Written exercise
Beneath this sentence is a set of records; write each of them out exactly.

Records shown
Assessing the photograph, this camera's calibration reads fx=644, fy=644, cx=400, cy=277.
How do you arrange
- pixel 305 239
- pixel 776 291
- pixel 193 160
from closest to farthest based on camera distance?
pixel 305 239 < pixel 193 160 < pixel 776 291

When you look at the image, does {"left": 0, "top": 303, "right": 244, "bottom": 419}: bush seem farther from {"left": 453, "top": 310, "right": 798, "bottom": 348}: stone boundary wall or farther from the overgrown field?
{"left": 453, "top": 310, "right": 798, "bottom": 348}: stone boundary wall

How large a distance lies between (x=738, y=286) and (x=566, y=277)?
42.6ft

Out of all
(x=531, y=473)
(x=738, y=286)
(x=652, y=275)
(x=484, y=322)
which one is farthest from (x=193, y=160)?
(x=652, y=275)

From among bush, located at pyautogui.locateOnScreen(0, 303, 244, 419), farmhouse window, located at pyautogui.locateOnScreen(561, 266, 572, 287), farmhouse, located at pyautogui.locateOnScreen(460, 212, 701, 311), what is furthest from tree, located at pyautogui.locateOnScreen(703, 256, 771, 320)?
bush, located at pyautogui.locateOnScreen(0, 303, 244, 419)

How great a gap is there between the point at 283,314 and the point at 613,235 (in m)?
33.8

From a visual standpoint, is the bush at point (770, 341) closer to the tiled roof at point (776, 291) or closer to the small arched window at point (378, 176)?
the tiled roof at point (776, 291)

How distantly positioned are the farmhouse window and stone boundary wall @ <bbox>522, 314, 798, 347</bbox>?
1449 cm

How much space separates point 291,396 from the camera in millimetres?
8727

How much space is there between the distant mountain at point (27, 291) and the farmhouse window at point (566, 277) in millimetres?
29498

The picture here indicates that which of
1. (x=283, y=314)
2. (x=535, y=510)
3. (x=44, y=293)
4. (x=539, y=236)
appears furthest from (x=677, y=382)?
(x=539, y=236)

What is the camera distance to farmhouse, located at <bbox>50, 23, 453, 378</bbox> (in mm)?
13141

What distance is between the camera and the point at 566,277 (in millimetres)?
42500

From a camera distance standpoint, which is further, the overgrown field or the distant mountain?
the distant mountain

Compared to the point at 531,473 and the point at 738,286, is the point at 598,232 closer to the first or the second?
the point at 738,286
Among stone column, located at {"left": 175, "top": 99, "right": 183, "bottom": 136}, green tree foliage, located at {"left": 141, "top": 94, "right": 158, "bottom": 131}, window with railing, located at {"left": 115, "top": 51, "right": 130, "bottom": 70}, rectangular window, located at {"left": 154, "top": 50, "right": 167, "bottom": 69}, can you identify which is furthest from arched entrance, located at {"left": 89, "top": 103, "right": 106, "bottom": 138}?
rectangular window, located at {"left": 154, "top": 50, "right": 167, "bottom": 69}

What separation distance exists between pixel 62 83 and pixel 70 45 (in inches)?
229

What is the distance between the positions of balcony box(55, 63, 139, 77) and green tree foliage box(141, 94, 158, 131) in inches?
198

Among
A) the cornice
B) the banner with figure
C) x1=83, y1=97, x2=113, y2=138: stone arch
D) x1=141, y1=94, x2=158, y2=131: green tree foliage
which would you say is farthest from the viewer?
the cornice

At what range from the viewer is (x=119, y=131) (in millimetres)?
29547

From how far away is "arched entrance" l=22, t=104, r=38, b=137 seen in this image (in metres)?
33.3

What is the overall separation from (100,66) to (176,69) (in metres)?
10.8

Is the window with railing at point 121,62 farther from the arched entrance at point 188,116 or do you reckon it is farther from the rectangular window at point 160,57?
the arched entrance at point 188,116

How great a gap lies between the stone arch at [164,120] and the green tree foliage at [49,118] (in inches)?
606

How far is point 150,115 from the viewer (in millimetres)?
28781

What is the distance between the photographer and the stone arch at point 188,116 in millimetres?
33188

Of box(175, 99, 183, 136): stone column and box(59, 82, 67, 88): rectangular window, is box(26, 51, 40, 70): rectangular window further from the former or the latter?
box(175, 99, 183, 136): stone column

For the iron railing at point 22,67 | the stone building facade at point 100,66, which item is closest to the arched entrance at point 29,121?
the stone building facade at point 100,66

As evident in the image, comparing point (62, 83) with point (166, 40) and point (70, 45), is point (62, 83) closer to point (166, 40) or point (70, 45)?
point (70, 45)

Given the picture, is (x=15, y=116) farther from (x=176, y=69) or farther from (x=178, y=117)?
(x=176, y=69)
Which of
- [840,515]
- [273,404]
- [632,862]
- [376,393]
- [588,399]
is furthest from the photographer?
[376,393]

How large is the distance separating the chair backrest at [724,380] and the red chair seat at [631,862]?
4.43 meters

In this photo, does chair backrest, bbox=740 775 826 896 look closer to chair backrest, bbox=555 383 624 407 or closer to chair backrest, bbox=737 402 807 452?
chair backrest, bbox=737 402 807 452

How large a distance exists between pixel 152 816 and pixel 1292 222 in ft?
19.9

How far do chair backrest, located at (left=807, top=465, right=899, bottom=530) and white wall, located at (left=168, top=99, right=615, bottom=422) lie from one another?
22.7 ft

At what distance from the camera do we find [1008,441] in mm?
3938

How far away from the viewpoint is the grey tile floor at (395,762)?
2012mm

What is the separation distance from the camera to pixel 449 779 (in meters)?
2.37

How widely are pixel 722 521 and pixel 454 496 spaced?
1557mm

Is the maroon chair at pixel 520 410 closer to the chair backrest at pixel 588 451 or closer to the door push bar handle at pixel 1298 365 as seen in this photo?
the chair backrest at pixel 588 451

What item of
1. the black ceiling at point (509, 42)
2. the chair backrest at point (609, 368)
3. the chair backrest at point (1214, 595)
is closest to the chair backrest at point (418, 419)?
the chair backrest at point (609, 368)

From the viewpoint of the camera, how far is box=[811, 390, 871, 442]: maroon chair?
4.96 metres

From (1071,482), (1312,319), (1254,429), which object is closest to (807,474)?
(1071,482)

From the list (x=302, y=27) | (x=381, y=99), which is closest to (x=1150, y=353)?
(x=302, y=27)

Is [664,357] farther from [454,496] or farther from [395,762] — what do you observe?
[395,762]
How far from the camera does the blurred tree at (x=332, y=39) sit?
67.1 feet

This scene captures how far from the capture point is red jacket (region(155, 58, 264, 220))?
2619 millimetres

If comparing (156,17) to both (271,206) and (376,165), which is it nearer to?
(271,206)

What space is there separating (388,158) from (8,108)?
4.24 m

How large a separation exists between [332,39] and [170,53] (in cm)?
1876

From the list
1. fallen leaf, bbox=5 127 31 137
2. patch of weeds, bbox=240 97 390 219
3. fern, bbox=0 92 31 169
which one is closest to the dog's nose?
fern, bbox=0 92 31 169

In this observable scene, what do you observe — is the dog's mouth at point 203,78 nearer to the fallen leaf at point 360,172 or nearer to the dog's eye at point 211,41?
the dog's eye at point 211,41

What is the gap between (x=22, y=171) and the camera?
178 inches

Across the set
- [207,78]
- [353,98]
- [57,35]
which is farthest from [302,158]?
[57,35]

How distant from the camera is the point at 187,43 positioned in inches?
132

Written response
Assessing the photograph, this camera's calibration reads fx=644, fy=644, cx=400, cy=277.
How do you arrange
- pixel 305 239
- pixel 776 291
- pixel 193 160
from closest to farthest based on camera distance?
pixel 305 239 < pixel 193 160 < pixel 776 291

When you look at the image, does {"left": 0, "top": 303, "right": 244, "bottom": 419}: bush seem farther from {"left": 453, "top": 310, "right": 798, "bottom": 348}: stone boundary wall or farther from the overgrown field?
{"left": 453, "top": 310, "right": 798, "bottom": 348}: stone boundary wall

How large a distance lies between (x=738, y=286) and (x=566, y=277)?
42.6ft

Out of all
(x=531, y=473)
(x=738, y=286)
(x=652, y=275)
(x=484, y=322)
which one is farthest from (x=193, y=160)?
(x=652, y=275)

From among bush, located at pyautogui.locateOnScreen(0, 303, 244, 419), farmhouse window, located at pyautogui.locateOnScreen(561, 266, 572, 287), farmhouse, located at pyautogui.locateOnScreen(460, 212, 701, 311), what is furthest from tree, located at pyautogui.locateOnScreen(703, 256, 771, 320)?
bush, located at pyautogui.locateOnScreen(0, 303, 244, 419)

How great a gap is there between the point at 283,314 and the point at 613,235 (in m)?
33.8

From a visual standpoint, is the bush at point (770, 341) closer to the tiled roof at point (776, 291) or closer to the small arched window at point (378, 176)?
the tiled roof at point (776, 291)

How distantly positioned are the farmhouse window and stone boundary wall @ <bbox>522, 314, 798, 347</bbox>?
1449 cm

How much space separates point 291,396 from the camera in millimetres?
8727

How much space is there between the distant mountain at point (27, 291) and the farmhouse window at point (566, 277) in millimetres?
29498

The picture here indicates that which of
1. (x=283, y=314)
2. (x=535, y=510)
3. (x=44, y=293)
4. (x=539, y=236)
appears furthest from (x=677, y=382)?
(x=539, y=236)

What is the camera distance to farmhouse, located at <bbox>50, 23, 453, 378</bbox> (in mm)?
13141

What distance is between the camera and the point at 566,277 (in millimetres)?
42500

From a camera distance standpoint, which is further, the overgrown field or the distant mountain?
the distant mountain

Compared to the point at 531,473 and the point at 738,286, is the point at 598,232 closer to the first or the second?
the point at 738,286
Among stone column, located at {"left": 175, "top": 99, "right": 183, "bottom": 136}, green tree foliage, located at {"left": 141, "top": 94, "right": 158, "bottom": 131}, window with railing, located at {"left": 115, "top": 51, "right": 130, "bottom": 70}, rectangular window, located at {"left": 154, "top": 50, "right": 167, "bottom": 69}, can you identify which is furthest from arched entrance, located at {"left": 89, "top": 103, "right": 106, "bottom": 138}?
rectangular window, located at {"left": 154, "top": 50, "right": 167, "bottom": 69}

What separation distance exists between pixel 62 83 and pixel 70 45 (in inches)?
229

What is the distance between the positions of balcony box(55, 63, 139, 77) and green tree foliage box(141, 94, 158, 131) in inches?
198

Among
A) the cornice
B) the banner with figure
C) x1=83, y1=97, x2=113, y2=138: stone arch
D) x1=141, y1=94, x2=158, y2=131: green tree foliage
which would you say is farthest from the viewer?
the cornice

At what range from the viewer is (x=119, y=131) (in millimetres)?
29547

From how far away is "arched entrance" l=22, t=104, r=38, b=137 seen in this image (in metres)?
33.3

What is the overall separation from (100,66) to (176,69) (in metres)?
10.8

Is the window with railing at point 121,62 farther from the arched entrance at point 188,116 or do you reckon it is farther from the rectangular window at point 160,57?
the arched entrance at point 188,116

How great a gap lies between the stone arch at [164,120] and the green tree foliage at [49,118] (in inches)?
606

How far is point 150,115 from the viewer (in millimetres)?
28781

What is the distance between the photographer and the stone arch at point 188,116 in millimetres?
33188

Of box(175, 99, 183, 136): stone column and box(59, 82, 67, 88): rectangular window, is box(26, 51, 40, 70): rectangular window further from the former or the latter?
box(175, 99, 183, 136): stone column

For the iron railing at point 22,67 | the stone building facade at point 100,66, which item is closest to the arched entrance at point 29,121?
the stone building facade at point 100,66

As evident in the image, comparing point (62, 83) with point (166, 40) and point (70, 45), is point (62, 83) closer to point (166, 40) or point (70, 45)?
point (70, 45)

Given the picture, is (x=15, y=116) farther from (x=176, y=69) or farther from (x=178, y=117)?
(x=176, y=69)
Which of
- [840,515]
- [273,404]
- [632,862]
- [376,393]
- [588,399]
is furthest from the photographer?
[376,393]

How large is the distance separating the chair backrest at [724,380] and the red chair seat at [631,862]?
4.43 meters

In this photo, does chair backrest, bbox=740 775 826 896 look closer to chair backrest, bbox=555 383 624 407 or closer to chair backrest, bbox=737 402 807 452?
chair backrest, bbox=737 402 807 452

How large a distance exists between pixel 152 816 and pixel 1292 222 in ft?
19.9

How far do chair backrest, located at (left=807, top=465, right=899, bottom=530) and white wall, located at (left=168, top=99, right=615, bottom=422) lie from one another?
22.7 ft

At what distance from the camera do we find [1008,441] in mm?
3938

How far away from the viewpoint is the grey tile floor at (395,762)?
2012mm

What is the separation distance from the camera to pixel 449 779 (in meters)?
2.37

How widely are pixel 722 521 and pixel 454 496 spaced?
1557mm

Is the maroon chair at pixel 520 410 closer to the chair backrest at pixel 588 451 or closer to the door push bar handle at pixel 1298 365 as seen in this photo?
the chair backrest at pixel 588 451

What item of
1. the black ceiling at point (509, 42)
2. the chair backrest at point (609, 368)
3. the chair backrest at point (1214, 595)
is closest to the chair backrest at point (418, 419)?
the chair backrest at point (609, 368)

From the viewpoint of the camera, how far is box=[811, 390, 871, 442]: maroon chair?
4.96 metres

From (1071,482), (1312,319), (1254,429), which object is closest to (807,474)?
(1071,482)

From the list (x=302, y=27) | (x=381, y=99), which is closest to (x=1150, y=353)?
(x=302, y=27)

Is [664,357] farther from [454,496] or farther from [395,762] — what do you observe?
[395,762]
How far from the camera does the blurred tree at (x=332, y=39) sit?
67.1 feet

This scene captures how far from the capture point is red jacket (region(155, 58, 264, 220))?
2619 millimetres

If comparing (156,17) to both (271,206) and (376,165), which is it nearer to?
(271,206)

What space is there separating (388,158) from (8,108)?
4.24 m

How large a separation exists between [332,39] and [170,53] (in cm)?
1876

From the list
1. fallen leaf, bbox=5 127 31 137
2. patch of weeds, bbox=240 97 390 219
3. fern, bbox=0 92 31 169
which one is closest to the dog's nose?
fern, bbox=0 92 31 169

In this observable scene, what do you observe — is the dog's mouth at point 203,78 nearer to the fallen leaf at point 360,172 or nearer to the dog's eye at point 211,41?
the dog's eye at point 211,41

What is the gap between (x=22, y=171) and the camera?
178 inches

Across the set
- [207,78]
- [353,98]
- [57,35]
which is farthest from [302,158]?
[57,35]

How distant from the camera is the point at 187,43 positioned in inches?
132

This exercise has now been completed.